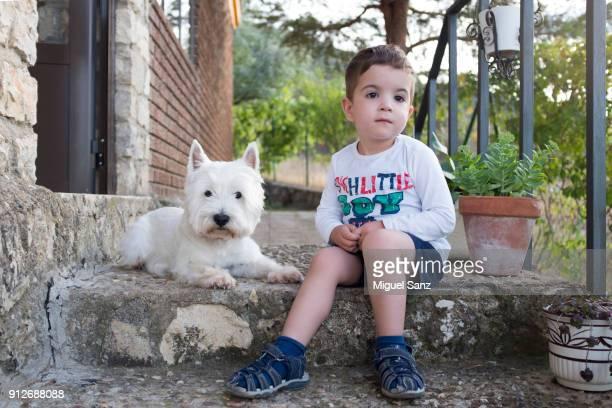 Blonde boy, 3-4 years, sitting with his westie puppy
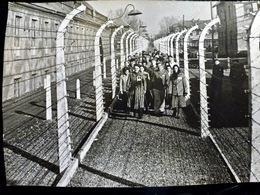 PHOTO Foto WW2 WWII 17.7x12.7 Cm : HOLOCAUST _ LIBERATION Camp AUSCHWITZ Par ARMEE ROUGE - JANVIER 1945 - Krieg, Militär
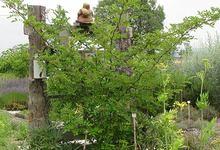 Poivre Sichuan arbre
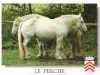 percheron de Stephane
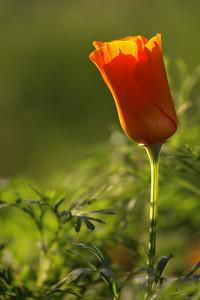 Royal Orange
────────────────────
:: Try it ::
Retype the data exactly as it stands, but keep the images out of your copy.

:: Response below ::
 Blonde boy, 3-4 years, sitting with his westie puppy
 PHOTO Foto WW2 WWII 17.7x12.7 Cm : HOLOCAUST _ LIBERATION Camp AUSCHWITZ Par ARMEE ROUGE - JANVIER 1945 - Krieg, Militär
 Poivre Sichuan arbre
 percheron de Stephane
 Royal Orange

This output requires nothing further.